Modern Art's Father Figure

Revealing gallery show traces de Kooning's evolution as a giant of Abstract Expressionism. ART: REVIEW

IN some ways, Willem de Kooning is the ``Big Daddy'' of American art. He has been around longer, has exerted a greater influence, and has survived more attempts to ``dethrone'' him than any other living American painter. More important, he has produced at least a dozen of the most powerful and important paintings of the mid-20th century. Whether one likes and respects his work or not - and he probably has almost as many detractors as admirers - no one can deny that he's left an indelible stamp on American art.

A de Kooning exhibition is an ideal way to start a new art season, and Salander-O'Reilly Galleries here has mounted an excellent one. It is small but wide-ranging in its selections, with paintings and works on paper dating from 1940 to 1984. It opens with a figurative oil, ``Glazier,'' and ends with two of his most recent, highly simplified, and controversial abstract canvases. Almost every aspect of his work is represented by at least one example. Most are of high quality and all are of art-historical interest. In short, anyone desiring a compact overview of de Kooning's stylistic evolution, quality as a draftsman-painter, and importance as a leading Abstract Expressionist, would do well to visit this show.

Several major museums and private collections, including the Metropolitan, Guggenheim, and Hirshhorn museums, lent their treasures to this exhibition. The Museum of Modern Art sent its ``Woman II,'' a 1952 oil, and ``Seated Woman,'' one of de Kooning's most successful studies in pastel and pencil. And we have the Rose Art Museum of Brandeis University to thank for entrusting the gallery with its 1961 ``Untitled,'' certainly one of the two or three most important paintings in the show.

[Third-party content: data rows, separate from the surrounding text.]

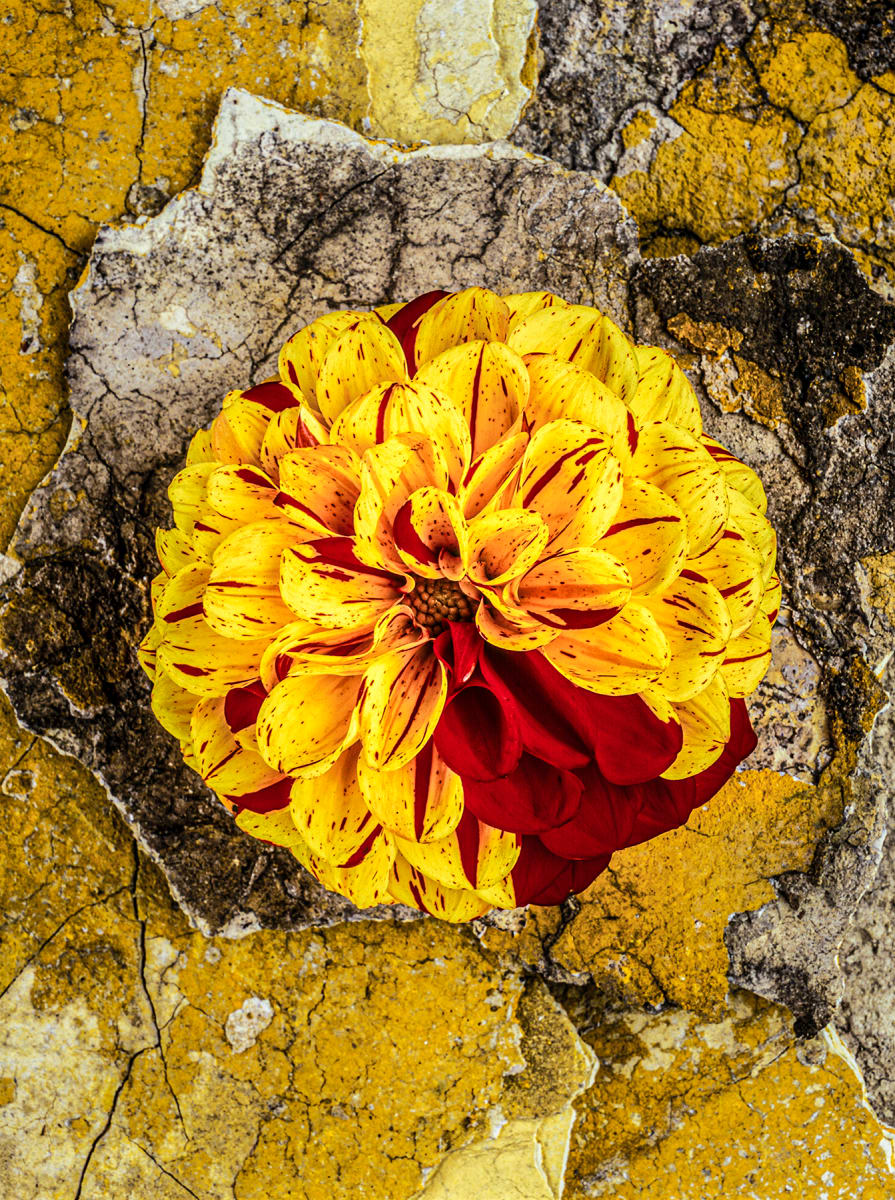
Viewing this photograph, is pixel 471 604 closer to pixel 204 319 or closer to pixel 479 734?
pixel 479 734

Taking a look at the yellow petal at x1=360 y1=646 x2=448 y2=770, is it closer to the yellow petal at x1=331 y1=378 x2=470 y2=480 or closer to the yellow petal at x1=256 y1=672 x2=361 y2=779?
the yellow petal at x1=256 y1=672 x2=361 y2=779

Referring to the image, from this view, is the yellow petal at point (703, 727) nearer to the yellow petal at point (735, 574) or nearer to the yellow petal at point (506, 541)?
the yellow petal at point (735, 574)

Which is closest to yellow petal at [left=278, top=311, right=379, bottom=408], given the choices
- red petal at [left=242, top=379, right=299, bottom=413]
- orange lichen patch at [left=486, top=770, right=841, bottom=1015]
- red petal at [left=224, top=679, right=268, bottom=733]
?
red petal at [left=242, top=379, right=299, bottom=413]

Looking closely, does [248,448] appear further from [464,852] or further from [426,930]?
[426,930]

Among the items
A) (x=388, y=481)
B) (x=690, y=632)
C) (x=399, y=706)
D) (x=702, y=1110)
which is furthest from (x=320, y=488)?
(x=702, y=1110)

I've mentioned these museums for two reasons: To suggest the level of quality on view here, and to indicate how highly regarded de Kooning has been by museum directors over the years.

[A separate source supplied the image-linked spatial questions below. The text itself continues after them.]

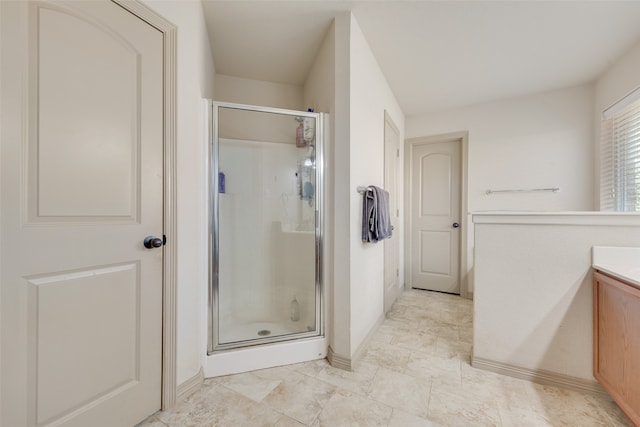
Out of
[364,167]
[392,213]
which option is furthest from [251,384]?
[392,213]

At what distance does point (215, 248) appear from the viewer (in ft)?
5.47

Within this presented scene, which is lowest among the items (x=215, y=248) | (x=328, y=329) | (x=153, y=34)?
(x=328, y=329)

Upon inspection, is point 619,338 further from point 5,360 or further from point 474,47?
point 5,360

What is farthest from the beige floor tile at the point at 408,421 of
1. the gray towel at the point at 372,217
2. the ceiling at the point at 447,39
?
the ceiling at the point at 447,39

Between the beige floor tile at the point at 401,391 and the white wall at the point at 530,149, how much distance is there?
1972 millimetres

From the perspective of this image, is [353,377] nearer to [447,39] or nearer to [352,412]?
[352,412]

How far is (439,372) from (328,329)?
0.78 meters

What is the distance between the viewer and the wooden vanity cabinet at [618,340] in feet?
3.70

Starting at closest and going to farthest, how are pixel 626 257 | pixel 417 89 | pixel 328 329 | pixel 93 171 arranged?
pixel 93 171
pixel 626 257
pixel 328 329
pixel 417 89

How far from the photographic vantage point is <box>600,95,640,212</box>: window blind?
2.04 metres

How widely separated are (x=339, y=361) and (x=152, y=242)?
53.9 inches

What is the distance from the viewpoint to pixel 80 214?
3.41 ft

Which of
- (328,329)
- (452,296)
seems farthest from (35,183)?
(452,296)

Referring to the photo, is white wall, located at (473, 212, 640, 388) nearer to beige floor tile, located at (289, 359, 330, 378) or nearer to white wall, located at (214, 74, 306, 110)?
beige floor tile, located at (289, 359, 330, 378)
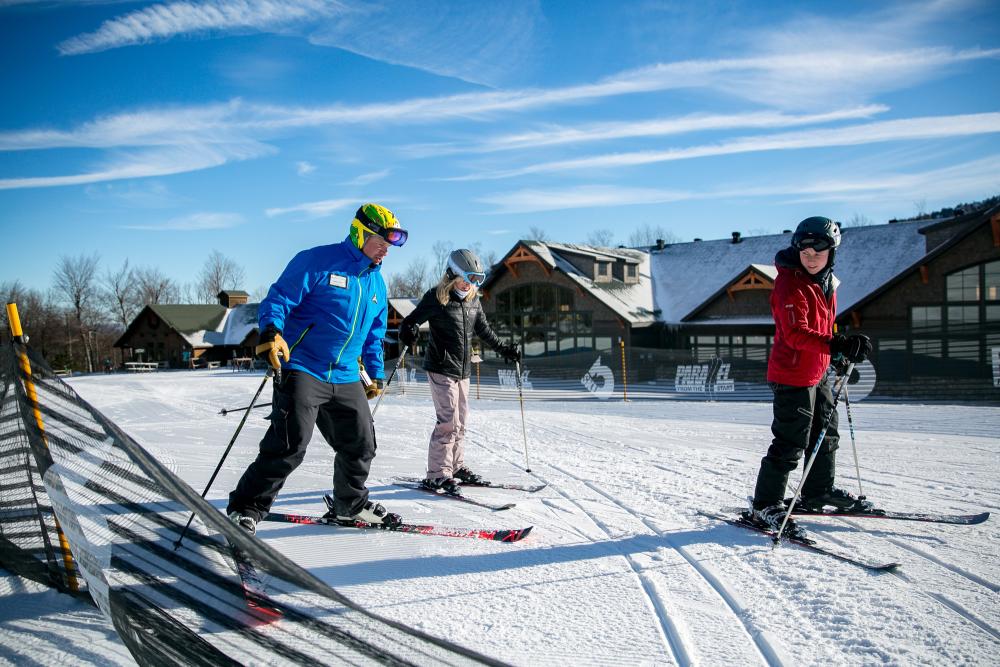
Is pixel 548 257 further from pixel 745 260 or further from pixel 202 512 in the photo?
pixel 202 512

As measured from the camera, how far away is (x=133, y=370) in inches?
1583

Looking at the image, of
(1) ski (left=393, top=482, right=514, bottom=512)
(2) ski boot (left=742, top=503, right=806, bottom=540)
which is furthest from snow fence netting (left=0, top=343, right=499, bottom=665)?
(2) ski boot (left=742, top=503, right=806, bottom=540)

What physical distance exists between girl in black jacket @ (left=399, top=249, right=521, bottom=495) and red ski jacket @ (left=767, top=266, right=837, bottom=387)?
90.7 inches

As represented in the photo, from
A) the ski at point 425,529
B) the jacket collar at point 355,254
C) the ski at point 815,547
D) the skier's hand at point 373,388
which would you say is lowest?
the ski at point 815,547

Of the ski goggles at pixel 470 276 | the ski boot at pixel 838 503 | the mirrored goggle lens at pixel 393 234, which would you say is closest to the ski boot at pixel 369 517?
the mirrored goggle lens at pixel 393 234

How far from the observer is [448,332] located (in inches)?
205

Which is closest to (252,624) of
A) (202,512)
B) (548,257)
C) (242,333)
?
(202,512)

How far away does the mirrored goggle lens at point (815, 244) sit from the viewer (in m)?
3.73

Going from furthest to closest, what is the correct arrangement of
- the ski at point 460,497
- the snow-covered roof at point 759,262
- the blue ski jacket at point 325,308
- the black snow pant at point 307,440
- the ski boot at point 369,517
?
the snow-covered roof at point 759,262 → the ski at point 460,497 → the ski boot at point 369,517 → the blue ski jacket at point 325,308 → the black snow pant at point 307,440

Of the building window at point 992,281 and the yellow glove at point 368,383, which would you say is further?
the building window at point 992,281

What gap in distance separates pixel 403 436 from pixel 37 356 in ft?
18.0

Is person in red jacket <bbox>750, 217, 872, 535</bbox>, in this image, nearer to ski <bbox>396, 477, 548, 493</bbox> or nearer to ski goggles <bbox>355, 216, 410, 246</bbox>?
ski <bbox>396, 477, 548, 493</bbox>

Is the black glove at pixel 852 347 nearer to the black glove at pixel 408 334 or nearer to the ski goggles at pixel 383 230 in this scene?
the ski goggles at pixel 383 230

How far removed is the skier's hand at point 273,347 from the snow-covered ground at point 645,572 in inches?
42.4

Museum officials are not unique in their respect for him, however. His fellow painters also hold him in high esteem, and have ever since his early days in New York in the '30s and early '40s. Like most of the original Abstract Expressionists, his career developed slowly. He was 22 when he arrived in New York from Rotterdam in 1926, and a little over 40 when his career began to take hold. From then on, however, things moved rapidly. By 1948 he was nationally known, and by 1950 an international celebrity.

Fame temporarily became notoriety in the very early '50s when he shocked the art world with the first of his ``Woman'' paintings, a series of impassioned, highly ambiguous, single-figure studies of women that combined expressionistic intensity and violence with wild, painterly exuberance.

No matter how shocked it might have been at first, however, by this violation of the near-sanctity of abstraction, the art world was soon paying serious attention to these dramatically distorted depictions of women. Indeed, it did more than that, for by 1954 a considerable portion of the art world had decided that de Kooning, even more than Jackson Pollock, was at the ``cutting edge'' of world art.

For many art professionals, that opinion still holds. In fact, were a poll to be taken today, it's my guess that a large number of critics and curators would rate de Kooning as the most significant painter of the '50s and his ``Woman'' series as the highwater mark of Abstract Expressionist art.

Dissenting critics, on the other hand, might well prefer the abstract canvases that once again dominated his production from the late '50s on, most particularly such paintings as the Guggenheim Museum's 1955 ``Composition'' (on view here), and the ``Untitled'' of 1961.

Except for brief flashes of his old power here and there - notably in his 1965 oil on paper ``Woman'' and his sparkling ``Untitled'' of 1975 - the '60s mark the beginning of what I can only describe as his long downhill slide into banality. The '70s saw his work become increasingly flaccid in form and ice-cream sweet in color, and the '80s saw it deteriorate into mindless, stylized doodlings. The two large canvases dated 1984 in the show are neither better nor worse than the dozen or so I've seen that were executed shortly before or after that date. It doesn't matter if they were painted by a child of 12 or a world famous artist of 80, they're simply too trivial to be taken seriously as art.

I feel very strongly about this. It's one thing to honor de Kooning for his genuine accomplishments. He deserves it. It's quite another to demean him - as some observers tend to do - by failing to distinguish between what really is special about his work and what is empty - or just plain bad.

At the Salander-O'Reilly Galleries, 20 East 79th Street, through Oct. 15.